Text passage =
These newsletters can also deal with the
international reactions to the project. An edited version of the
two papers will be translated into English to be used in the
preparations and the network building before the international
seminar.
The project co-ordinator will invite writers
to the newsletter issues. Writers will include fishermen, experts,
politicians and other relevant people. The co-ordinator and the
secretary will have the over all editorial responsibility for the
two newspapers. An expert in layout will be employed on two
one-month assignments.
The papers will be distributed through the
existing organisations working with coastal fisheries in Europe.
The working title of the seminar is "The
Role of the Small-Scale Coastal Fishery in a Future Organic
Fishery"
There is barely any tradition among the
active fishermen to hold larger meetings. Only the top
representatives of the fishery organisations take part in national
and international meetings on the future of the fishery. In the
matter of small-scale coastal fishery however, it is of the utmost
importance that the fishermen directly involved in the conversion
from industrial fishery to a fishery that provides the market with
high quality fresh fish directly for consuming, take part in the
discussions concerning their own future.

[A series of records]
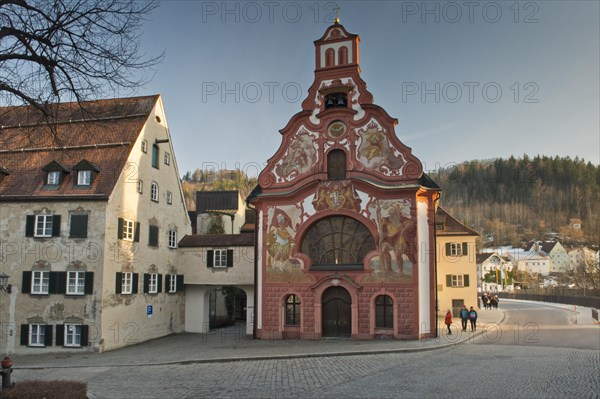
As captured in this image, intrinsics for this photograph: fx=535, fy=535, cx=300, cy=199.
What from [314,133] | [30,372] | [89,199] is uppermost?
[314,133]

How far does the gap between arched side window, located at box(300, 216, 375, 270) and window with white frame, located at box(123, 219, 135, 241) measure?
970cm

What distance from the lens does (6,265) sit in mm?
28391

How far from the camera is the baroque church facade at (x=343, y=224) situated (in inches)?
1117

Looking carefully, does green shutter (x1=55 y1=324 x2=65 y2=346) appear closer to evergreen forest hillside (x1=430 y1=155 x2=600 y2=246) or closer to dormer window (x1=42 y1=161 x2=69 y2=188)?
dormer window (x1=42 y1=161 x2=69 y2=188)

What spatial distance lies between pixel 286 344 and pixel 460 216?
133663 millimetres

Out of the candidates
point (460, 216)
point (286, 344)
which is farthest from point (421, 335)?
point (460, 216)

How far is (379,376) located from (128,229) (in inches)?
700

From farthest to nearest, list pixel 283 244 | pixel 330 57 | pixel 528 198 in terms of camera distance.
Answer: pixel 528 198, pixel 330 57, pixel 283 244

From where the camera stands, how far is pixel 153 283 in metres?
32.4

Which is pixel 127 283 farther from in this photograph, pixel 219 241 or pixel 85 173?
pixel 219 241

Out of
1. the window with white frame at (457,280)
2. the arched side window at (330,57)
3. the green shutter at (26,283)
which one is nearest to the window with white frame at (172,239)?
the green shutter at (26,283)

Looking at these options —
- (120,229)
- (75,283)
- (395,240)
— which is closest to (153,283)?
(120,229)

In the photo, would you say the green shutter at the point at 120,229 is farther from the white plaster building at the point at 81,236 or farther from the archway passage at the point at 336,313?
the archway passage at the point at 336,313

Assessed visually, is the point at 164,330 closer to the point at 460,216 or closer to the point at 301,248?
the point at 301,248
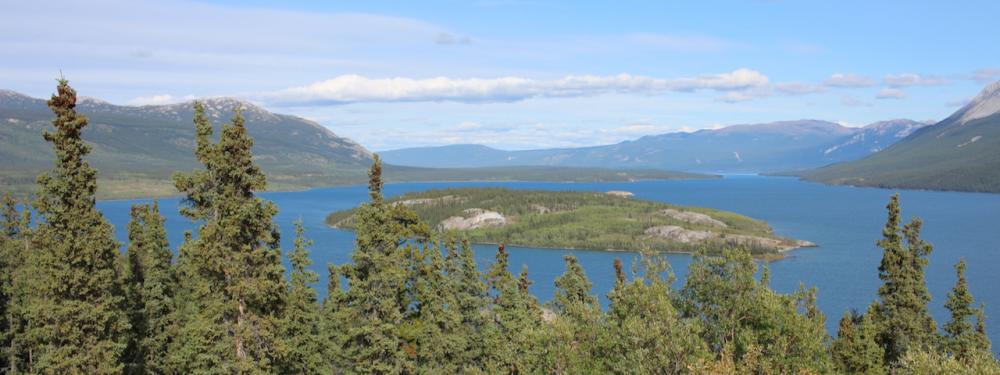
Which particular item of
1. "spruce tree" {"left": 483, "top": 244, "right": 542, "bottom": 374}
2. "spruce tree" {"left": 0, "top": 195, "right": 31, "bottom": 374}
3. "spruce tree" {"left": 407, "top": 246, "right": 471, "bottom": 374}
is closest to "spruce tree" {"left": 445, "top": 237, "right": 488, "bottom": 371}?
"spruce tree" {"left": 407, "top": 246, "right": 471, "bottom": 374}

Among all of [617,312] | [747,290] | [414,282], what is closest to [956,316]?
[747,290]

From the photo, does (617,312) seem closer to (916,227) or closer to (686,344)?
(686,344)

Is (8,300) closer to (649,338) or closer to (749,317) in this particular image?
(649,338)

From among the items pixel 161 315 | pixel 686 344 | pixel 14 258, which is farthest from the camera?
pixel 14 258

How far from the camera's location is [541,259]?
185250 millimetres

Problems to work on =
- 1) Based on the passage about the coastal fishery project, are these statements true? Answer yes or no for each and quote the words from the passage that decide it. (a) A layout expert will be hired for two one-month assignments. (b) Active fishermen have a strong tradition of holding larger meetings. (c) The papers will be distributed through existing organizations that work with coastal fisheries in Europe.
- 2) According to the passage about the coastal fishery project, who will hold overall editorial responsibility for the two newspapers?
These data were taken from a different source.

Solutions for each task =
- 1)
(a) Yes: "An expert in layout will be employed on two one-month assignments."
(b) No: "There is barely any tradition among the active fishermen to hold larger meetings."
(c) Yes: "The papers will be distributed through the existing organisations working with coastal fisheries in Europe."

- 2) The project coordinator and the secretary.